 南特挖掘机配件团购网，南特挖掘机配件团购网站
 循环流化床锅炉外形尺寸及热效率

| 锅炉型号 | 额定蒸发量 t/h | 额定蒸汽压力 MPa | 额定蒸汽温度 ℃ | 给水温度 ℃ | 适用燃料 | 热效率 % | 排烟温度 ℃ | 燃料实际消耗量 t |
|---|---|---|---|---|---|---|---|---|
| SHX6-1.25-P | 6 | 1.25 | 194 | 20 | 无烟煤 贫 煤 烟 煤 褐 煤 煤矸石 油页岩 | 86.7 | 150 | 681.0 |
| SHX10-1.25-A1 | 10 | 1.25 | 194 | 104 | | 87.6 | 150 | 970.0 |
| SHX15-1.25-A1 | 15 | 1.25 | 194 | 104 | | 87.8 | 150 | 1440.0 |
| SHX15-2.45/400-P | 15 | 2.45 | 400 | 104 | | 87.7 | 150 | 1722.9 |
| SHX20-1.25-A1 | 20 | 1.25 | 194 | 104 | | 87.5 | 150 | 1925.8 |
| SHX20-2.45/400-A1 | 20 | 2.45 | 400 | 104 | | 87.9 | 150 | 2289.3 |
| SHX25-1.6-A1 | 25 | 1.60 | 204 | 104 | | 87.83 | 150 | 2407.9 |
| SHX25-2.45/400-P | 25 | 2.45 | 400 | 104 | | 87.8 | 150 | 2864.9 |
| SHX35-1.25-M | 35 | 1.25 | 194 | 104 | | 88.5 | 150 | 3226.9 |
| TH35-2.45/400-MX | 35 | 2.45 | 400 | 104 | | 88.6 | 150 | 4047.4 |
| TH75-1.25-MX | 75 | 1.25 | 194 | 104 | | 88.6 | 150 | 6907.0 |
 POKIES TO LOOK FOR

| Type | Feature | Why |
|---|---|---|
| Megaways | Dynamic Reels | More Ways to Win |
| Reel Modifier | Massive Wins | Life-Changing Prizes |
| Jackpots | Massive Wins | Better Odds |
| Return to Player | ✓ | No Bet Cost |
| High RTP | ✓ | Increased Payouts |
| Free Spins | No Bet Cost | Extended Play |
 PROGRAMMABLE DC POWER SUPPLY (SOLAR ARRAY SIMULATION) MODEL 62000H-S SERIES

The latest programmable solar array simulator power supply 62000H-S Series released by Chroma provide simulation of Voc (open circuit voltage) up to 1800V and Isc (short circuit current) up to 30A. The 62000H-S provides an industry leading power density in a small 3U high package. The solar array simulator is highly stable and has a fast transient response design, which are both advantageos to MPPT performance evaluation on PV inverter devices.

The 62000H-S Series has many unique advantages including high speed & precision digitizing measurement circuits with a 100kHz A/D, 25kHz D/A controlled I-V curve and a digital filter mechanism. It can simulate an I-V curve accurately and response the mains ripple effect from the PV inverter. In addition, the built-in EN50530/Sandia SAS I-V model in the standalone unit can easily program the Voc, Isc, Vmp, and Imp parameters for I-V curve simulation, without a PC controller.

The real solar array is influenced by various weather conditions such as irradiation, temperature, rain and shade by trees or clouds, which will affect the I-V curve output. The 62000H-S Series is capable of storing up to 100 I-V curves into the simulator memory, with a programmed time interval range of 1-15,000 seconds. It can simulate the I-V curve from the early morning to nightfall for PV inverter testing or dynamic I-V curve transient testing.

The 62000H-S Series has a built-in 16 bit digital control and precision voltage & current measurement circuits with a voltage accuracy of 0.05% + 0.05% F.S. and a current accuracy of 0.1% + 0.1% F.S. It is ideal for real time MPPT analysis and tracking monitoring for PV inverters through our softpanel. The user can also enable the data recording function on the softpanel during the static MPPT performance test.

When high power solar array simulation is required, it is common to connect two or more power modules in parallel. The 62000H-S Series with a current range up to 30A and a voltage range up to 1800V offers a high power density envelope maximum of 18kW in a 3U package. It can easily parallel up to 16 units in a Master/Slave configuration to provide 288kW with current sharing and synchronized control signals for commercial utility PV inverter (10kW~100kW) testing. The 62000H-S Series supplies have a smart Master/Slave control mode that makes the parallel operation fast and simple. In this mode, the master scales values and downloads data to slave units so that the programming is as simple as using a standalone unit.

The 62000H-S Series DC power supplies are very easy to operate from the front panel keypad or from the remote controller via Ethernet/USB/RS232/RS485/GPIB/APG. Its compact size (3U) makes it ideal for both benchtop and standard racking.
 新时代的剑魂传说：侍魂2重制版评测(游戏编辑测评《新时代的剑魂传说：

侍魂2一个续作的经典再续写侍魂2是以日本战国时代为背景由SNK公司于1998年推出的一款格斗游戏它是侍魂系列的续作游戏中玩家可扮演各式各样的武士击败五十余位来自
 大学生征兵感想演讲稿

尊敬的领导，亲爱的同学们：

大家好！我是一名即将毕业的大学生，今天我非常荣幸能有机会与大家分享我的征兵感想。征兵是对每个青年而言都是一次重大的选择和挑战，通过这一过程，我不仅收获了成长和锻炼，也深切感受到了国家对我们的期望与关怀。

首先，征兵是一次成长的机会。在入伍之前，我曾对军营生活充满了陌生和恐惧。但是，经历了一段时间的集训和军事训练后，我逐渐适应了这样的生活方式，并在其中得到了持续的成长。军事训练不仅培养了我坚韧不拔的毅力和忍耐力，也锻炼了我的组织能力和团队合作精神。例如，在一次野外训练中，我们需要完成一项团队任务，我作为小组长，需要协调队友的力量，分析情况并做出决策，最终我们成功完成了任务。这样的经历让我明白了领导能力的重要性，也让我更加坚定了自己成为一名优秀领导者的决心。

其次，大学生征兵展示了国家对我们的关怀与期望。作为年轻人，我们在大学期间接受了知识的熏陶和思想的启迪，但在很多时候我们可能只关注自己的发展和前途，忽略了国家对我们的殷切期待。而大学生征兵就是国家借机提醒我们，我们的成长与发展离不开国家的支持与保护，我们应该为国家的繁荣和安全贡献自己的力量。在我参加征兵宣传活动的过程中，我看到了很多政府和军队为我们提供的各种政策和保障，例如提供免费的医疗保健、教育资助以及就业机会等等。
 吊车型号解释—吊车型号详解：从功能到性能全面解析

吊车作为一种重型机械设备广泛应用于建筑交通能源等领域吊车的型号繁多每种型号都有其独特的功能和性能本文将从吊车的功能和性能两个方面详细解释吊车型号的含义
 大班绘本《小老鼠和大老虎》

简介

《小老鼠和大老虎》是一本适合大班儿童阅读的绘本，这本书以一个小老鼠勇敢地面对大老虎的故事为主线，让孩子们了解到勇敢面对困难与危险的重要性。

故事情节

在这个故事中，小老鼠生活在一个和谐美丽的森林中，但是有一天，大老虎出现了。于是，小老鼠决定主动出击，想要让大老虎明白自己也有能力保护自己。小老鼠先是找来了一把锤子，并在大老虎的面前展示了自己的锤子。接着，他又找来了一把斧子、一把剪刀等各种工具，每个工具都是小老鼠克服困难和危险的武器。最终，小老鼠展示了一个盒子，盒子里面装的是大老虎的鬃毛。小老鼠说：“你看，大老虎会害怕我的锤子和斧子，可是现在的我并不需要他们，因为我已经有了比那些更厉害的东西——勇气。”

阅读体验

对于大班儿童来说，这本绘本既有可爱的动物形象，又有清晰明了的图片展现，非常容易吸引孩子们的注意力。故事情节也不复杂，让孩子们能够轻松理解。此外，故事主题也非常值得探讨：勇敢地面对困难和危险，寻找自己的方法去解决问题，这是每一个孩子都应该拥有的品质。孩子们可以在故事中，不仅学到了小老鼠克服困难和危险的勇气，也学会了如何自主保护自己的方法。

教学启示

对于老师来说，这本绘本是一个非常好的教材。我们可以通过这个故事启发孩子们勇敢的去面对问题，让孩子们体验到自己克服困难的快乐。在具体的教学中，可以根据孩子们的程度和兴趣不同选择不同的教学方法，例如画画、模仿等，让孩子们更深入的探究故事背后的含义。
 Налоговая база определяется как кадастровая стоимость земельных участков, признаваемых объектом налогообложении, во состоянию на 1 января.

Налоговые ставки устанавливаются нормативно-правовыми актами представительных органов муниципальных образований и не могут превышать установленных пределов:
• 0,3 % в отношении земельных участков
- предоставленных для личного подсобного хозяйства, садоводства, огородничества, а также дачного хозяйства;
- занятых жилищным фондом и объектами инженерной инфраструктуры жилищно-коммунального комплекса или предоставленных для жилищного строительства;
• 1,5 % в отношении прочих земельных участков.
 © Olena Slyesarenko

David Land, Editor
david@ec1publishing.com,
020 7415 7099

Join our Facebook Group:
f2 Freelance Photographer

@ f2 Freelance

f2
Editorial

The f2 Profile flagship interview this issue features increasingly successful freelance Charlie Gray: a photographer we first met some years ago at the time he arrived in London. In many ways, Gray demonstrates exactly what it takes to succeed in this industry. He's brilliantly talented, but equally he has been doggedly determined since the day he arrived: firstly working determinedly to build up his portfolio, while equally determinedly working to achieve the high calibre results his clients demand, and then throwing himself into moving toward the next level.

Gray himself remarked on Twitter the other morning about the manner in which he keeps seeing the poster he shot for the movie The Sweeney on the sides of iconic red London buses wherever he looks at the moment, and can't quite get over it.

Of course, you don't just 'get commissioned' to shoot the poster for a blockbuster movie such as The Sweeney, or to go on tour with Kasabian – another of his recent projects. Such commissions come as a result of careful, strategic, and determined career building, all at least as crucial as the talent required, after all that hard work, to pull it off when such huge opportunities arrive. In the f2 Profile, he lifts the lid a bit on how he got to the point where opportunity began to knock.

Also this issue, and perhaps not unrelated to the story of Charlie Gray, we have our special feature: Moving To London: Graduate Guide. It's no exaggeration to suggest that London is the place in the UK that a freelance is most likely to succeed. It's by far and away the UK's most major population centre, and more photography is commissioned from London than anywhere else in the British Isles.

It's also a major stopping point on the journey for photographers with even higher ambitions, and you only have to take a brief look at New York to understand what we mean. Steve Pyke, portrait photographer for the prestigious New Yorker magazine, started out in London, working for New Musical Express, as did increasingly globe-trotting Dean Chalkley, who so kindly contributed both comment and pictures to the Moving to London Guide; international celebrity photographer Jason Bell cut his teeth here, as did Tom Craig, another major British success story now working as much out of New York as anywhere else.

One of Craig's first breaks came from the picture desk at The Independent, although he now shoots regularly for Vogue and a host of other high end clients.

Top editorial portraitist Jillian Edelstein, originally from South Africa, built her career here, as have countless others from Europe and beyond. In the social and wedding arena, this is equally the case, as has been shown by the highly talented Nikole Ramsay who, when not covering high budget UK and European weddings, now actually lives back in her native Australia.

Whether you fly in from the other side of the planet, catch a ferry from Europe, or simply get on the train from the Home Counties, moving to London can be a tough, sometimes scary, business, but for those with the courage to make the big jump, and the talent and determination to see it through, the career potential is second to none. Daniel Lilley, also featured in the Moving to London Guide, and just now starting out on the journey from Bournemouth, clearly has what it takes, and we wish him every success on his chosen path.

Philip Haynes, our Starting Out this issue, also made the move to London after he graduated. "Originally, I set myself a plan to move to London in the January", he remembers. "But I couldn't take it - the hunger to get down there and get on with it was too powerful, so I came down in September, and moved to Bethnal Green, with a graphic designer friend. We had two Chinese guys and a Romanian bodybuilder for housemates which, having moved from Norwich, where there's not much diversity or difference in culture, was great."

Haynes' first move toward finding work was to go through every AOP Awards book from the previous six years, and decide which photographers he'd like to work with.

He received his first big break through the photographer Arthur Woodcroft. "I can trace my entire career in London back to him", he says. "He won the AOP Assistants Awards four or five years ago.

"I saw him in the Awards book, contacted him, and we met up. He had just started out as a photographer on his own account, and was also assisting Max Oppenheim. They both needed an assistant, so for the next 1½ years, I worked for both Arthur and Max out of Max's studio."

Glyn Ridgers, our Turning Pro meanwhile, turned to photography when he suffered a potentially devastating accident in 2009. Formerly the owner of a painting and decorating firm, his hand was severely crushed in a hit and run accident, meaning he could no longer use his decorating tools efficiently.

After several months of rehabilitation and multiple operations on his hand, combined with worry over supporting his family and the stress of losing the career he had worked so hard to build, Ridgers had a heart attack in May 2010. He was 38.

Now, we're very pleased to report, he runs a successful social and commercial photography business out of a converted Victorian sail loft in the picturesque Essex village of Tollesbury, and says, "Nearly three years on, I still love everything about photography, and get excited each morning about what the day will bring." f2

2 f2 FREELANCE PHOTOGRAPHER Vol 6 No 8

— Instructions to follow —
Of the entries above, repeat exactly the lines between the line with "循环流化床锅炉外形尺寸及热效率" and the line with "150 | 1722.9 |", inclusive, and no others.

— Completed exercise —
 循环流化床锅炉外形尺寸及热效率

| 锅炉型号 | 额定蒸发量 t/h | 额定蒸汽压力 MPa | 额定蒸汽温度 ℃ | 给水温度 ℃ | 适用燃料 | 热效率 % | 排烟温度 ℃ | 燃料实际消耗量 t |
|---|---|---|---|---|---|---|---|---|
| SHX6-1.25-P | 6 | 1.25 | 194 | 20 | 无烟煤 贫 煤 烟 煤 褐 煤 煤矸石 油页岩 | 86.7 | 150 | 681.0 |
| SHX10-1.25-A1 | 10 | 1.25 | 194 | 104 | | 87.6 | 150 | 970.0 |
| SHX15-1.25-A1 | 15 | 1.25 | 194 | 104 | | 87.8 | 150 | 1440.0 |
| SHX15-2.45/400-P | 15 | 2.45 | 400 | 104 | | 87.7 | 150 | 1722.9 |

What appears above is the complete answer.